Le seul lieu où le Régime fut donc encore en activité sera la Suisse, ou, plus exactement, la Préfecture de Genève en quoi consistait le Grand Prieuré Indépendant d’Helvétie, puisque la Préfecture de Bâle puis celle de Zurich en 1885 cessèrent leurs travaux, amenant, en 1887, la Préfecture de Genève à rester la seule instance dépositaire des Rituels et des archives du système maçonnique Écossais et Rectifié en Helvétie. De ce fait, et par la force des choses, Genève, avec la Loge l’Union des Cœurs – fondée le 7 février 1768 et rectifiée le 23 août 1811 -, demeura l’unique Directoire du Régime ayant survécu à l’extinction du Régime rectifié en France.

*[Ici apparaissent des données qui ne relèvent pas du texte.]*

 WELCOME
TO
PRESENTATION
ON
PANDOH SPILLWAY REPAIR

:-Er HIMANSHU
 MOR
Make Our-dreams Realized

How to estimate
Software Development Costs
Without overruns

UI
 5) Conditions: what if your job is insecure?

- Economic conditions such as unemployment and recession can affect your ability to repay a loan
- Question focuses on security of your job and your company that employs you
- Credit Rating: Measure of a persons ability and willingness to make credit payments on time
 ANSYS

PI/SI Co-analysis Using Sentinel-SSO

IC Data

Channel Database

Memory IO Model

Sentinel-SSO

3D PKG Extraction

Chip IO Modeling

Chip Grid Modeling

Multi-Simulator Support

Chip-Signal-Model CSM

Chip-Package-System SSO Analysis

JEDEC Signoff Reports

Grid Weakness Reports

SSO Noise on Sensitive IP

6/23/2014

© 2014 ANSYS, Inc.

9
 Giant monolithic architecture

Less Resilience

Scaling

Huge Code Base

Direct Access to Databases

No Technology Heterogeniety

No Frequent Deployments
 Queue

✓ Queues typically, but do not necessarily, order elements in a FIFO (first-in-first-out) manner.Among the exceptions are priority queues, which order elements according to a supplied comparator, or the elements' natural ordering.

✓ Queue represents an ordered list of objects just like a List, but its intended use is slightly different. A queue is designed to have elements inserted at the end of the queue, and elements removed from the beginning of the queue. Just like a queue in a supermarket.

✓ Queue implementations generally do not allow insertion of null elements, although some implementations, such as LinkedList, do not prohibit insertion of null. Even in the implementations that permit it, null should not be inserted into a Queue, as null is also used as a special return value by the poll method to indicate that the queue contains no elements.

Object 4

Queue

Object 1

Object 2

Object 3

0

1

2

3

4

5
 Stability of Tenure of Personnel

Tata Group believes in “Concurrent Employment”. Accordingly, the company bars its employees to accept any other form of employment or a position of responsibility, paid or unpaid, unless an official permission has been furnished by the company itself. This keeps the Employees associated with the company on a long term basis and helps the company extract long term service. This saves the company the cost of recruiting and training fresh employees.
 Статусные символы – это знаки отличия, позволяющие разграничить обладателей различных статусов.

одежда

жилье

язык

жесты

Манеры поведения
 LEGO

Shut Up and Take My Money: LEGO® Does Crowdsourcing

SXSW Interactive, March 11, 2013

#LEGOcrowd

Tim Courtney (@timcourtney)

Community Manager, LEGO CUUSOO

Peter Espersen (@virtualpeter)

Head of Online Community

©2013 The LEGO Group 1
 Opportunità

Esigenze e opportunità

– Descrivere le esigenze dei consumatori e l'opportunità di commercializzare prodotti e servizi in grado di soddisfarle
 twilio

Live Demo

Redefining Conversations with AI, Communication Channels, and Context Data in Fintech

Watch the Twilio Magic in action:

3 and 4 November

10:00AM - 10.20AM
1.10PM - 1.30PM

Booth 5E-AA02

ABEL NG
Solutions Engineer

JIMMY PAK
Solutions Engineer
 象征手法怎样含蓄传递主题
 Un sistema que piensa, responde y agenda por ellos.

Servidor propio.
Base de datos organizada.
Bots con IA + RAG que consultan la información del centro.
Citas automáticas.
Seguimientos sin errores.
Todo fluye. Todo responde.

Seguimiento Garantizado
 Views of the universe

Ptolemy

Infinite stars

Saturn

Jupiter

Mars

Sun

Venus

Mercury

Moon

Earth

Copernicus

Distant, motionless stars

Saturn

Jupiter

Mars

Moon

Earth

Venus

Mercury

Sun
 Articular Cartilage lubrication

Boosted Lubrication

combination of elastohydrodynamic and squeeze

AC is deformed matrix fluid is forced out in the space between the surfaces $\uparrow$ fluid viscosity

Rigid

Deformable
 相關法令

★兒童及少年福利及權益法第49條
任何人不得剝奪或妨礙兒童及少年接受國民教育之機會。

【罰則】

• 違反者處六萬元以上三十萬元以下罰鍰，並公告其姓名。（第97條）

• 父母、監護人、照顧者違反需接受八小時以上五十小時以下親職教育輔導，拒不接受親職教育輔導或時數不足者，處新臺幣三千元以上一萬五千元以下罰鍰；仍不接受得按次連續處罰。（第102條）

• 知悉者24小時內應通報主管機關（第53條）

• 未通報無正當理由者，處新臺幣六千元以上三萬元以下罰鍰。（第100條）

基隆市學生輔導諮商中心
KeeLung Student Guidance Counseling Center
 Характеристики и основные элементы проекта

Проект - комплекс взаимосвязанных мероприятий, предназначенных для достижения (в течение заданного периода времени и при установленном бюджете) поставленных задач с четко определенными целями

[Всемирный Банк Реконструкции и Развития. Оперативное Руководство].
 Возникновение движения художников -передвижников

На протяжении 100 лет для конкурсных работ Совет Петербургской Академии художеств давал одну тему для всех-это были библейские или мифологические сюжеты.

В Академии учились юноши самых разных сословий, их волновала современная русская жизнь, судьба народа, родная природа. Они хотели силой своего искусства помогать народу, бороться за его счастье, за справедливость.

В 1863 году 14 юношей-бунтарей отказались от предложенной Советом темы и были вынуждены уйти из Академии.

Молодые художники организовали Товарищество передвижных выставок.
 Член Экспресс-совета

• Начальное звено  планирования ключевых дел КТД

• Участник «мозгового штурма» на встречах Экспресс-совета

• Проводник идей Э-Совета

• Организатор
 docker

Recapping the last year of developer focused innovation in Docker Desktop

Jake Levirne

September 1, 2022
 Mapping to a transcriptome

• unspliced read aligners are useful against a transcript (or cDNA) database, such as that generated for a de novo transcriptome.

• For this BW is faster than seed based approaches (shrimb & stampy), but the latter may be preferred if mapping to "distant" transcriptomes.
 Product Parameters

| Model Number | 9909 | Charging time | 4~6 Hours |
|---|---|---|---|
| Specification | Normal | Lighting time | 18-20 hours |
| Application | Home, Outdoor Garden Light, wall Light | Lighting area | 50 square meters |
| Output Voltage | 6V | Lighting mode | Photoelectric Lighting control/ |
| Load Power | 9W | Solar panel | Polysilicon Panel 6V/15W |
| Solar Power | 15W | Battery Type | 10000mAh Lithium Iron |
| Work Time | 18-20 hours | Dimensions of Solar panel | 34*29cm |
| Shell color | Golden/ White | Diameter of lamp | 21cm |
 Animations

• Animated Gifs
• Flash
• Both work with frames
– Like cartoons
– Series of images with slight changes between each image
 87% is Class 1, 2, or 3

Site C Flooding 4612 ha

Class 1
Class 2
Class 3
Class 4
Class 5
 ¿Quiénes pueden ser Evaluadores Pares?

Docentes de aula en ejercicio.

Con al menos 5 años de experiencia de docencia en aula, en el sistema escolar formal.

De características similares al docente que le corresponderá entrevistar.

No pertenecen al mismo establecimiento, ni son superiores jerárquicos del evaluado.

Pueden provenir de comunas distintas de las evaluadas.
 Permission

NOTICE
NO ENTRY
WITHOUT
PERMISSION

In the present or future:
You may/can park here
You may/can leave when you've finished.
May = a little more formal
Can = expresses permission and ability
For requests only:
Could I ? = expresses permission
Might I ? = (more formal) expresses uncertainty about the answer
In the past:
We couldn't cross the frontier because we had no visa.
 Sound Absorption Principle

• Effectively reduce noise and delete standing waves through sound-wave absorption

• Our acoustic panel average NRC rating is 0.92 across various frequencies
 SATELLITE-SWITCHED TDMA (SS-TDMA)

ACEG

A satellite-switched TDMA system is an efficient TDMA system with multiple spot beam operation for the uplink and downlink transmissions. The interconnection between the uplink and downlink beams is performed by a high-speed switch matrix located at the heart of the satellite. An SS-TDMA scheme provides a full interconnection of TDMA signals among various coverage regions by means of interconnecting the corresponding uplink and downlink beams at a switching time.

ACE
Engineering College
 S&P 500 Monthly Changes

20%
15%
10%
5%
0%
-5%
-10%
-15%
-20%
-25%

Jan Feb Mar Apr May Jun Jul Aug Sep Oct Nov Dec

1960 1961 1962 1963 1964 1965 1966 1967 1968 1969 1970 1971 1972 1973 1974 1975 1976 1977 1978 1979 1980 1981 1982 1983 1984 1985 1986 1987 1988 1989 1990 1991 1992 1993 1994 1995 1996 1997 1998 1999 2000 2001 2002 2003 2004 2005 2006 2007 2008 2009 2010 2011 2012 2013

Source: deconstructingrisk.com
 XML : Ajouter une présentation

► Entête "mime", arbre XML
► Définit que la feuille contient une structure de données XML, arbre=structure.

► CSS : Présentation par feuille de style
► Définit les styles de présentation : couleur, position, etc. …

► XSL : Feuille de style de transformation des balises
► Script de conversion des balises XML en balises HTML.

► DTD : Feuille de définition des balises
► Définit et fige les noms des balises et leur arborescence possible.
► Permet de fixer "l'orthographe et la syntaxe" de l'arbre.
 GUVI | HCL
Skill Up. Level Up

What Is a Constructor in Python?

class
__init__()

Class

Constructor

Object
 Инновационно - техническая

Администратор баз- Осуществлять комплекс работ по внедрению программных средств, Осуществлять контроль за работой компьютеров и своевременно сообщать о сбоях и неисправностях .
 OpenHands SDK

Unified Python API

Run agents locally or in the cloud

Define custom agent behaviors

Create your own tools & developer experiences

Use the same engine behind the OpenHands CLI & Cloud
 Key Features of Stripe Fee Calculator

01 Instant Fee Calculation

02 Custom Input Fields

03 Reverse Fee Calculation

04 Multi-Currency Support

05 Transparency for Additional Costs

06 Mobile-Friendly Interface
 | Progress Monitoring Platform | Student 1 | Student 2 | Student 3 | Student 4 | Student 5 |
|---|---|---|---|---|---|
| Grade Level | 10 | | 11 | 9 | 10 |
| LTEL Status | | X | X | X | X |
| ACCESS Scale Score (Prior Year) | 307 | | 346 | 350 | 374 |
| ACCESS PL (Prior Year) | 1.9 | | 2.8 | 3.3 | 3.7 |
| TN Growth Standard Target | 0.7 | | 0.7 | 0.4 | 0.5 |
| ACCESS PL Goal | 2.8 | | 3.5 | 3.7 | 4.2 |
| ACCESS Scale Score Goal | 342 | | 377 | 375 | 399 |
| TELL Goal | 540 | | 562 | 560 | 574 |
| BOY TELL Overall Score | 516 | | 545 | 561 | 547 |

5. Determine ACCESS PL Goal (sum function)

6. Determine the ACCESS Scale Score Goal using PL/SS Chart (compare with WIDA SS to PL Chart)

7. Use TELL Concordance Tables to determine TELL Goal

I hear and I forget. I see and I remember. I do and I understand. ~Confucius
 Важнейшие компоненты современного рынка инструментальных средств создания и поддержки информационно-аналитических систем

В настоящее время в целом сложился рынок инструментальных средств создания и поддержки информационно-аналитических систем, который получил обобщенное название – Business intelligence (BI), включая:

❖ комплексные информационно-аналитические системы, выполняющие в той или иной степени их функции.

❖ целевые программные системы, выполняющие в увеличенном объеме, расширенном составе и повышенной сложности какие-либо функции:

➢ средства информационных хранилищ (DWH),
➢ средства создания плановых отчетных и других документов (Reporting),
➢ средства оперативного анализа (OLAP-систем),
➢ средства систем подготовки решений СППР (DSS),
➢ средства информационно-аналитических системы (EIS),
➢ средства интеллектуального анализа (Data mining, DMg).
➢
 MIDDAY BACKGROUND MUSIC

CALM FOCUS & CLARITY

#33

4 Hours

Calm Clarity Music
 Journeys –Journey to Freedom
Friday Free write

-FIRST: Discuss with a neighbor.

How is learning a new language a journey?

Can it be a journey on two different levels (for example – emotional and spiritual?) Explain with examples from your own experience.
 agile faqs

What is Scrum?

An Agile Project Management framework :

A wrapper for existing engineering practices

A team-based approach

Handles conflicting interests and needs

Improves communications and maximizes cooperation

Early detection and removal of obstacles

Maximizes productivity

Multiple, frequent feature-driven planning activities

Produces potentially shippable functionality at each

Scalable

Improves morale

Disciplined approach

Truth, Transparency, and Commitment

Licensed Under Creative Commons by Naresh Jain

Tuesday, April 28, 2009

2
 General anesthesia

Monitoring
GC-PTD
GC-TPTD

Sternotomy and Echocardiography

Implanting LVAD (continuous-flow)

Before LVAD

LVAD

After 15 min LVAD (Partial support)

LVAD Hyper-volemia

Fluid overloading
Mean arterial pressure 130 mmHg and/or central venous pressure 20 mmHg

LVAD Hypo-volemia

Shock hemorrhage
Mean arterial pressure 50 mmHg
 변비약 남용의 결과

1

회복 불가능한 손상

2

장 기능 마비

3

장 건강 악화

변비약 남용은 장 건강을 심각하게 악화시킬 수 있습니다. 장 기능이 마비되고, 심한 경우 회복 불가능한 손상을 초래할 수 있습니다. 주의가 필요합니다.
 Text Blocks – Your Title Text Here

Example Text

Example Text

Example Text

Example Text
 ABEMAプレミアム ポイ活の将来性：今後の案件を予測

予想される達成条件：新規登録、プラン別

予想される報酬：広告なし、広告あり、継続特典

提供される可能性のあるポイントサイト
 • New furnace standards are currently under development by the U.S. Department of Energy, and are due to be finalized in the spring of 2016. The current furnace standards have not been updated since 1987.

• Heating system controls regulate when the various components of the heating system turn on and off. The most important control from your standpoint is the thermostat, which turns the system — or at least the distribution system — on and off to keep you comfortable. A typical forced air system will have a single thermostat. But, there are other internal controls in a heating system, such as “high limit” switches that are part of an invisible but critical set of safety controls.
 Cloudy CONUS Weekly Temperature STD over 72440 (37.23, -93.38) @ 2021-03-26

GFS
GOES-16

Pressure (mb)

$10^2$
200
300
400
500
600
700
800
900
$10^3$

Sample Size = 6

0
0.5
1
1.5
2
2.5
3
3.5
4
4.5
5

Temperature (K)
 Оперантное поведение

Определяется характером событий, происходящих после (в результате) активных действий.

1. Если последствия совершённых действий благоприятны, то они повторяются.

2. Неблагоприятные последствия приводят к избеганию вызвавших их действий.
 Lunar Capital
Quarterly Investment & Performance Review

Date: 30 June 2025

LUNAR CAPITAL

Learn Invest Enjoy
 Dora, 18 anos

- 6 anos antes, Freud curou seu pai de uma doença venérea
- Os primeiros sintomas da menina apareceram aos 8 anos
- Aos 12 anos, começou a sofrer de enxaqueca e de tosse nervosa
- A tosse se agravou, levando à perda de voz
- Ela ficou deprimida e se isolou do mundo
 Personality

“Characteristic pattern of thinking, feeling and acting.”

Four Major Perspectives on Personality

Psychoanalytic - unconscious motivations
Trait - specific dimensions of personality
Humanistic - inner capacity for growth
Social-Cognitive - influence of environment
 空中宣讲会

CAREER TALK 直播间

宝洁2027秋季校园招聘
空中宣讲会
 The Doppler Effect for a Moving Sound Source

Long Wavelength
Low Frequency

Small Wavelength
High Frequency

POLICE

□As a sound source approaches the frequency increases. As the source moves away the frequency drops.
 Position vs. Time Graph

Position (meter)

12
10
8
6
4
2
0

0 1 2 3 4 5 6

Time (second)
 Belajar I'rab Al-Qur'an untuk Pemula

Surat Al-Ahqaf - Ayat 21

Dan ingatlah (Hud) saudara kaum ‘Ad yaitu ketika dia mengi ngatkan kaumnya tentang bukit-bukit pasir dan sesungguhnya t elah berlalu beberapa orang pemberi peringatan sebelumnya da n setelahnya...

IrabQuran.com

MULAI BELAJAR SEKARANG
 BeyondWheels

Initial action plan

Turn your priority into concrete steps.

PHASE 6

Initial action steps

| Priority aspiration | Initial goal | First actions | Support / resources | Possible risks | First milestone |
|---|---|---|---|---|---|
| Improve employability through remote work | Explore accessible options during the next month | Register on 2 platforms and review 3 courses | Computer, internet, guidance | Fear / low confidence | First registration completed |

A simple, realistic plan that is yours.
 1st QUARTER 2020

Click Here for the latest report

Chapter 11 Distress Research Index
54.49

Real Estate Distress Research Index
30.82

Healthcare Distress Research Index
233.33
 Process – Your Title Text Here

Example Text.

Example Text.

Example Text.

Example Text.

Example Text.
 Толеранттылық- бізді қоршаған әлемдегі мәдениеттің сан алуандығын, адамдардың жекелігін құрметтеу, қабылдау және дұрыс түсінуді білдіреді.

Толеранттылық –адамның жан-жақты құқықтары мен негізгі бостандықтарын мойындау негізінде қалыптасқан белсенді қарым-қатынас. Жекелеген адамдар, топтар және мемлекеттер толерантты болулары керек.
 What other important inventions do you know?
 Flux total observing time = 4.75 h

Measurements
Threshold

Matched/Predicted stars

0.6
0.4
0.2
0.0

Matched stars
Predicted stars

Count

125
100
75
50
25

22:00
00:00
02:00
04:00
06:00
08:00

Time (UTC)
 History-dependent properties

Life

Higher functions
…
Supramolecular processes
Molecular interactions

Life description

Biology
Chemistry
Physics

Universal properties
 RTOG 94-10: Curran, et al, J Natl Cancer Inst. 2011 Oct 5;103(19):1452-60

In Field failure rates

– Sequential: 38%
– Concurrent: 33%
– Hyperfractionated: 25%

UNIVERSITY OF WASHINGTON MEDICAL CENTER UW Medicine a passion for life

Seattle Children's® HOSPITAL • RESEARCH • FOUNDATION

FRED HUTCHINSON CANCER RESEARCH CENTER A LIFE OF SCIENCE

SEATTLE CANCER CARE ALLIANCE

Il faudra attendre le XXe siècle, à l’initiative de Frères du Grand Orient de France – et notamment grâce à la volonté de Camille Savoire (1869-1951) qui se tourna vers le Grand Prieuré Indépendant d’Helvétie, ultime et providentiel conservateur du Régime rectifié -, pour que le système maçonnique fondé par Jean-Baptiste Willermoz, soit enfin réveillé sur le territoire qui l’avait vu naître au XVIIIe siècle.
(Cf. J.-M. Vivenza, Histoire du Grand Prieuré des Gaules, le Régime écossais rectifié du XVIIIe siècle à nos jours, Simorgh, 2011).
Notes.
1. J.-B. Willermoz, Lettre à Charles de Hesse, 10 septembre 1810.
2. A cette période, le Directoire d’Auvergne consistait uniquement en Willermoz qui occupait l’office de Chancelier, son neveu Eq. Lilio Albo en était le Secrétaire Général, et Joseph Antoine Pont, Eq. A Ponte Alto, le Visiteur Général.
3. S’agissant de cette notion « d’Ordre », qui qualifie et distingue le Régime en toutes ses classes, dont celle, la 3e, désignée comme « non-ostensible », tout en lui conférant une particularité unique, Willermoz prit toutes ses dispositions, sentant que la menace était grande de voir disparaître la substance même de son système, afin de préserver le dépôt de la transmission.